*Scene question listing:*
┄┄┄┄┄┄┄┄┄┄

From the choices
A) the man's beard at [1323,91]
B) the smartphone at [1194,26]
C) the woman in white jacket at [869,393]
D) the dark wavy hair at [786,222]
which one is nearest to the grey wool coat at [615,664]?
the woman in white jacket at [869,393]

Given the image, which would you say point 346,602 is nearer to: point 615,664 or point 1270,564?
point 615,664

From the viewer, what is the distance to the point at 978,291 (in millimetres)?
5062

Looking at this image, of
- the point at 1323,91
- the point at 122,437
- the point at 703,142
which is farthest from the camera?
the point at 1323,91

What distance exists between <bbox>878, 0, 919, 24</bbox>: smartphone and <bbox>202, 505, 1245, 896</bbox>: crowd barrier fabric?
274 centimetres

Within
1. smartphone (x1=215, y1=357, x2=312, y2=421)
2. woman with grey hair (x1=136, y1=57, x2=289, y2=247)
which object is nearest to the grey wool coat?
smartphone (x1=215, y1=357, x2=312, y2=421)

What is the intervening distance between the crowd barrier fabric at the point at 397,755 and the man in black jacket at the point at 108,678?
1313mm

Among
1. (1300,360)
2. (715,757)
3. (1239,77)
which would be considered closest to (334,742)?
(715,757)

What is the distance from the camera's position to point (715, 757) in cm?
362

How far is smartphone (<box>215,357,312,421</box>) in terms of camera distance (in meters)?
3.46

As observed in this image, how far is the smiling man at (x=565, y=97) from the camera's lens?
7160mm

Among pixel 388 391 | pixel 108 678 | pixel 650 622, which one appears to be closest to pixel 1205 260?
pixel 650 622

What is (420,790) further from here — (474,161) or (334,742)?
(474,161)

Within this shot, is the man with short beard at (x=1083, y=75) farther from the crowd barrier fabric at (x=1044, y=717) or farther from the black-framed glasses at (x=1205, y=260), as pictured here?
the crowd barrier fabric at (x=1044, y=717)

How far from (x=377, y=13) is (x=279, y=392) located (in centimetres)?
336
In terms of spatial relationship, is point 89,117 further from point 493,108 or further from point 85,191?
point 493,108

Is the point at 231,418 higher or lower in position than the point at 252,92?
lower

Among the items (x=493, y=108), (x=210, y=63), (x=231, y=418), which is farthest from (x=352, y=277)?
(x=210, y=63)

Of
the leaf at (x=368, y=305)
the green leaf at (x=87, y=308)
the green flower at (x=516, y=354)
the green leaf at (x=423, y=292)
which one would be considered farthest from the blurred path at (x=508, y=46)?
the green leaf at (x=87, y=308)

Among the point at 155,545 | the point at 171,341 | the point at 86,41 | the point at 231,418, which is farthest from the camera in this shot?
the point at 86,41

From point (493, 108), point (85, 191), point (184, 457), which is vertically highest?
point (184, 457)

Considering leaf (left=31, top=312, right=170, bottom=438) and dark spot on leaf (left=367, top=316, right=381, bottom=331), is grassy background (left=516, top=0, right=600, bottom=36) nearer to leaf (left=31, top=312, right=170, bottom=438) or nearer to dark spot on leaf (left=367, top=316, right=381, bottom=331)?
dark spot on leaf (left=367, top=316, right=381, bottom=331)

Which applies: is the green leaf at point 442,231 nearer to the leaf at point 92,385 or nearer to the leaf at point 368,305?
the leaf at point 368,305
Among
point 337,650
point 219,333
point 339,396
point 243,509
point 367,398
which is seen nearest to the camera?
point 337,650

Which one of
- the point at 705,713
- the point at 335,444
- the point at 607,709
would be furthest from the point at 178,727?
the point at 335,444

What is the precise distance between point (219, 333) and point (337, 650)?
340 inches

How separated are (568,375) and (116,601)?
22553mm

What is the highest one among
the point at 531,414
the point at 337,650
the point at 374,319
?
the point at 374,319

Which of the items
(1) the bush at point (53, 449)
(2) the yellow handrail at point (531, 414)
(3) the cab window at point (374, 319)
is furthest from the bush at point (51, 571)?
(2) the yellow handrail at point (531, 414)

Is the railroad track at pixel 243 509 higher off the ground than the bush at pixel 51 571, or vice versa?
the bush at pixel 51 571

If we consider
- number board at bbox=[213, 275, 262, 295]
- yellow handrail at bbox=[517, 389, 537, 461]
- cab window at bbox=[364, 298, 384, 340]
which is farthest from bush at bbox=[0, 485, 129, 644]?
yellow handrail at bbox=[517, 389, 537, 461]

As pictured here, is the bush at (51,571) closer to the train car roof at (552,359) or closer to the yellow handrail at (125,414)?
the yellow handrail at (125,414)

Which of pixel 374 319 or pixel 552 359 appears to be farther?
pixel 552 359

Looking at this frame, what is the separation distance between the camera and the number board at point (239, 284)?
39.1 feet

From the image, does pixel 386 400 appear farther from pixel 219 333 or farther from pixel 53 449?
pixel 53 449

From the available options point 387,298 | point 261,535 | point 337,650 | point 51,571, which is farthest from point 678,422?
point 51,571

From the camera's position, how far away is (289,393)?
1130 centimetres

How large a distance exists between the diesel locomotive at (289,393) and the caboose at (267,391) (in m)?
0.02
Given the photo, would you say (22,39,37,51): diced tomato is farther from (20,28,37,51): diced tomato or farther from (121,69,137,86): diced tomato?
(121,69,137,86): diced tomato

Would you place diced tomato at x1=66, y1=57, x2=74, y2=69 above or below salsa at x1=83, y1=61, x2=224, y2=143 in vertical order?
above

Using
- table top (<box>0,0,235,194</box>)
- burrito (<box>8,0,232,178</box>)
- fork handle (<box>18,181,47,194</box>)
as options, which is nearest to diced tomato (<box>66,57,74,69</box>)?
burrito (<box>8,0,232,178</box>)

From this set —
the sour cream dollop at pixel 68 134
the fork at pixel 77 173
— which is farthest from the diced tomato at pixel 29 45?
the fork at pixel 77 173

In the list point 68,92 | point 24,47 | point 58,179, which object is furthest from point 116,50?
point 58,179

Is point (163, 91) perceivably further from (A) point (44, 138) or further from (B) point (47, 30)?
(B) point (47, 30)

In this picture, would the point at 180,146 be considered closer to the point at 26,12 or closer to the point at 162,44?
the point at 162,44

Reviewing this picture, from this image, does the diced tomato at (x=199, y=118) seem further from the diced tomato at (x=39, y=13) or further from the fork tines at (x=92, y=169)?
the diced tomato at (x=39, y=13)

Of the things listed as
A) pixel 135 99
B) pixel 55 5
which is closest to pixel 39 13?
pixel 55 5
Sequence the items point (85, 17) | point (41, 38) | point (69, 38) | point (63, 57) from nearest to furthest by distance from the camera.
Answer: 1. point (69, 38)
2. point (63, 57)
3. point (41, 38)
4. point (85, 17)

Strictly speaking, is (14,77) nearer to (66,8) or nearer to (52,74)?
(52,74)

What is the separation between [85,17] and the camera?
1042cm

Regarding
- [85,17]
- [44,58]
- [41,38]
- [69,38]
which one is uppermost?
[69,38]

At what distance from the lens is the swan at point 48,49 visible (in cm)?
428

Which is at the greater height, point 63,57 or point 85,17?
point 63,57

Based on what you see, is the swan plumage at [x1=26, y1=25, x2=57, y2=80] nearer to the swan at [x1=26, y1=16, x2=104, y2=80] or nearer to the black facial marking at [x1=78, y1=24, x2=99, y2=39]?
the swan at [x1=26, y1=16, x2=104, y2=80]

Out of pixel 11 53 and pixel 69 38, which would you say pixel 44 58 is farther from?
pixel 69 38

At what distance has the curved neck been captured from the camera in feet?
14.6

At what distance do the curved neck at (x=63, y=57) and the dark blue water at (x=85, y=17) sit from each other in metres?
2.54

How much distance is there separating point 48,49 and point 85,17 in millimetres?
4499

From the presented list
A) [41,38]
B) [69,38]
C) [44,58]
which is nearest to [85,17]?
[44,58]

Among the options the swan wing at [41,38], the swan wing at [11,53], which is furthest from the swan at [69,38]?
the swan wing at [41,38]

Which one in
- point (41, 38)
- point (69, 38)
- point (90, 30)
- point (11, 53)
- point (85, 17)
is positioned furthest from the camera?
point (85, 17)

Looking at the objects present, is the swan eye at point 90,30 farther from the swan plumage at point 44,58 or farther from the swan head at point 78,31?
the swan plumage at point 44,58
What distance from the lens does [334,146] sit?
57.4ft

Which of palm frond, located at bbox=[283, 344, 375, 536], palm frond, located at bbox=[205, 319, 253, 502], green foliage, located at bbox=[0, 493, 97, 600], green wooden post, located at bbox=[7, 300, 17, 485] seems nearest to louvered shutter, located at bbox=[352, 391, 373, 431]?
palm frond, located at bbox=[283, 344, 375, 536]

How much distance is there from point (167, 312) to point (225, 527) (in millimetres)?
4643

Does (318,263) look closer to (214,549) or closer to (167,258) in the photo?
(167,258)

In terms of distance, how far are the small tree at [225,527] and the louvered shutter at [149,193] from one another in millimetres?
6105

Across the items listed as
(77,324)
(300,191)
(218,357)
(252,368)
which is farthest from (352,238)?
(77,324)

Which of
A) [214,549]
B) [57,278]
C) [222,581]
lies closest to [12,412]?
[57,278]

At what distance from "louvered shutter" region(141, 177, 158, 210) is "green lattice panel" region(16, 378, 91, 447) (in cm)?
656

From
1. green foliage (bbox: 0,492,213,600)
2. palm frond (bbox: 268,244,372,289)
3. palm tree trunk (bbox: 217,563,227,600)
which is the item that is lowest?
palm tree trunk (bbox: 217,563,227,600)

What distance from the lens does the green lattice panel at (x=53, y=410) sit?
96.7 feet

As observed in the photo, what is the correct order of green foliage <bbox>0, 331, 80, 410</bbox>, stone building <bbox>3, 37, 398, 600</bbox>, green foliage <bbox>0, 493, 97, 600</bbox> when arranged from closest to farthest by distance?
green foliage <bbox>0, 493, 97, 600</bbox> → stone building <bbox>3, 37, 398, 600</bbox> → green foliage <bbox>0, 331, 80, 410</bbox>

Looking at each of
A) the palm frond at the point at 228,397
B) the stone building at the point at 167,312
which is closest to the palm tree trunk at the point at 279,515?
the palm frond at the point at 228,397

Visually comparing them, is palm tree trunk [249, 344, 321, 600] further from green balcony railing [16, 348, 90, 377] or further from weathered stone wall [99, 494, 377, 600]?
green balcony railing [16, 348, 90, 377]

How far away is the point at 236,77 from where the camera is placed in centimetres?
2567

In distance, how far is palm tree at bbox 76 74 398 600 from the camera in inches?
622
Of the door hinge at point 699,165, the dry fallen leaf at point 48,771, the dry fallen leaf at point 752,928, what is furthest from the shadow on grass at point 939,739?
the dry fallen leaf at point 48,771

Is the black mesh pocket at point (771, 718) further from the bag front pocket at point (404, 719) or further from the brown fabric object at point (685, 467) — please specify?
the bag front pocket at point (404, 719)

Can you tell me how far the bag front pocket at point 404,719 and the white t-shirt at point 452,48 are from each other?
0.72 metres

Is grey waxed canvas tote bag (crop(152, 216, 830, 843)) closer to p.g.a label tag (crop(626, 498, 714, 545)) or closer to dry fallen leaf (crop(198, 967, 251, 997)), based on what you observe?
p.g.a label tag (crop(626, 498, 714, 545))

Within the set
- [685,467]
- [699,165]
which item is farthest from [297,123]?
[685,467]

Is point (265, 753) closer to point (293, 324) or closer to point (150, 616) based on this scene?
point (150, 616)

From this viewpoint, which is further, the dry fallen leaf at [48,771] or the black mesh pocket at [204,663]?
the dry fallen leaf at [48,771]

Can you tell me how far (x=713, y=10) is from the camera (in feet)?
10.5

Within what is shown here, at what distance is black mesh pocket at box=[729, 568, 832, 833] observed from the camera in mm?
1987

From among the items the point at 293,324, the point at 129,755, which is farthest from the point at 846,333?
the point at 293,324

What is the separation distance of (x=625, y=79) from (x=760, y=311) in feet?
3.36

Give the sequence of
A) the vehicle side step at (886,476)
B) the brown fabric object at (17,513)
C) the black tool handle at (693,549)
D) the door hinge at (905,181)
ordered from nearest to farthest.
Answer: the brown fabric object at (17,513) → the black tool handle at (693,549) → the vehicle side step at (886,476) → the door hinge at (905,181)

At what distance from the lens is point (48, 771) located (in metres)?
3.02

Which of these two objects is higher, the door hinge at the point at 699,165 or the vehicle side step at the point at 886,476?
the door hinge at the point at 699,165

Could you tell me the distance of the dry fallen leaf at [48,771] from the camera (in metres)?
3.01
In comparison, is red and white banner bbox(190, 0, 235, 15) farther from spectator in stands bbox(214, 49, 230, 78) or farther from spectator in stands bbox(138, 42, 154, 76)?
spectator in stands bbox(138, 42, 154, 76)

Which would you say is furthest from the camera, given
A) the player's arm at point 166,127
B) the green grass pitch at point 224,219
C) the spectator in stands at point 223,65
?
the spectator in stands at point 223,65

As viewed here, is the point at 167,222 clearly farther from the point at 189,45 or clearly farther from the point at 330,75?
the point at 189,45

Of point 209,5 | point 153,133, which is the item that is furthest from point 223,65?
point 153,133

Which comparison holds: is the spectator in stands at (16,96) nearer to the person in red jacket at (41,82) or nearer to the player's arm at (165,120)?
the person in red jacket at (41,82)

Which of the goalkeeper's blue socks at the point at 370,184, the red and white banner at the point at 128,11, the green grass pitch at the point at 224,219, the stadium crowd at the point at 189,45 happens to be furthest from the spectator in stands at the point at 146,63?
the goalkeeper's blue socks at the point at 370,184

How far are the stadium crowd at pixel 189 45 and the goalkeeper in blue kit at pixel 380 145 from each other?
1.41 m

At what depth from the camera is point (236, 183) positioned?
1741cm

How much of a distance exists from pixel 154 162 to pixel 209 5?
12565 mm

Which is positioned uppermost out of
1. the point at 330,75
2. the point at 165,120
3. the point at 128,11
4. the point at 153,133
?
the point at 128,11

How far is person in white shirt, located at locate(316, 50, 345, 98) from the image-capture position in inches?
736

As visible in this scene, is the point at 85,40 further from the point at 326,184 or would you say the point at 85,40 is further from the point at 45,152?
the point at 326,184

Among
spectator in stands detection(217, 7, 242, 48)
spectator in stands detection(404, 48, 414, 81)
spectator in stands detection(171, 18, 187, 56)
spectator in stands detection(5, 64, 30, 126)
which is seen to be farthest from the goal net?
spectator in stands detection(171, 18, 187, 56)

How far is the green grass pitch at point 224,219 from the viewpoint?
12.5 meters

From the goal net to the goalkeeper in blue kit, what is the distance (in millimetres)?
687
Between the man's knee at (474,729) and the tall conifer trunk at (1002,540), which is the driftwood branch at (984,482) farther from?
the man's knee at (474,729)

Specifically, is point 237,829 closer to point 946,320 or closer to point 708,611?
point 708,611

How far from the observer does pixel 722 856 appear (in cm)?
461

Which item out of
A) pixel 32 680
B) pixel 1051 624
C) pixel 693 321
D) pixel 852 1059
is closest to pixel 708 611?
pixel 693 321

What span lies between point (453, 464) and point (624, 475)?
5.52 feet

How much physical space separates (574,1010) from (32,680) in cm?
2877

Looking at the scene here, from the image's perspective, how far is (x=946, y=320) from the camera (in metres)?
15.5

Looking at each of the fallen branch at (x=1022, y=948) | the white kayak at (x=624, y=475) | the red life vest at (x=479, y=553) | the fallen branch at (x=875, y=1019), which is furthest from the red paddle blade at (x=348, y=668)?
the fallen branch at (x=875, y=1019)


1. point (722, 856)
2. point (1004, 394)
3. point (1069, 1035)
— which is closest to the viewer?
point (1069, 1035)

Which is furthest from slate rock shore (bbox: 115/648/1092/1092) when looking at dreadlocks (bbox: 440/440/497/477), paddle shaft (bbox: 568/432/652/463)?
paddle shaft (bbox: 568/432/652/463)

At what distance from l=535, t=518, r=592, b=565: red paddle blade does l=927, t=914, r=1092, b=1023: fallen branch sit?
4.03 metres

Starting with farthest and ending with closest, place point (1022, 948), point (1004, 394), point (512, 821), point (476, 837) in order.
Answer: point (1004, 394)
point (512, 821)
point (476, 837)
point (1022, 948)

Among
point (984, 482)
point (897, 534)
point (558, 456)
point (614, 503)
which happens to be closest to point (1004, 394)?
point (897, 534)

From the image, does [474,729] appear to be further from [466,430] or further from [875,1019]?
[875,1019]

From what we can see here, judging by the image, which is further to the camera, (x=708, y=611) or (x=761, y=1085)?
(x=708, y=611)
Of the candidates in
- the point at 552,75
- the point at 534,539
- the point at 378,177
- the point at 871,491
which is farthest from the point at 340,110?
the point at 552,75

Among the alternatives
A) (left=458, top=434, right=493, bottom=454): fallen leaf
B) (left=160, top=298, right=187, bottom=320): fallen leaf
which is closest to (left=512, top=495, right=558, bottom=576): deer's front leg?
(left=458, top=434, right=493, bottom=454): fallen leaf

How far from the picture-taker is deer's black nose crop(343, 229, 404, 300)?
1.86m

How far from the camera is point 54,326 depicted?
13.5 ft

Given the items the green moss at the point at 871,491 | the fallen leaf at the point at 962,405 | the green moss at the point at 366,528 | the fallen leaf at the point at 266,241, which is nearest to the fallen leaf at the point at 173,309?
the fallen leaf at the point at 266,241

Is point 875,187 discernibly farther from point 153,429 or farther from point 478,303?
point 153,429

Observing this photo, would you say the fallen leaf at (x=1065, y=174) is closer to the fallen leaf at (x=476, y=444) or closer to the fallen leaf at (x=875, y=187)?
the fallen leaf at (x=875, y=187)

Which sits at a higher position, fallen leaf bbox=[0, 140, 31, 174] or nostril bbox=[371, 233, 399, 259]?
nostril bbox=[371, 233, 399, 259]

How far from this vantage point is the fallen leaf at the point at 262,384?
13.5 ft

┄┄┄┄┄┄┄┄┄┄

*What is being asked:* Reproduce the listing from the line that contains "From the image, does pixel" through the line that contains "1130 centimetres", offsetting every coordinate and distance value in the answers by 134 and keeping all other text unchanged.

*Solution for this task:*
From the image, does pixel 386 400 appear farther from pixel 219 333 or farther from pixel 53 449?
pixel 187 583

From the available options point 387,298 | point 261,535 | point 337,650 | point 51,571, which is farthest from point 678,422?
point 185,705

From the camera's position, how far away is (289,393)?
1264 centimetres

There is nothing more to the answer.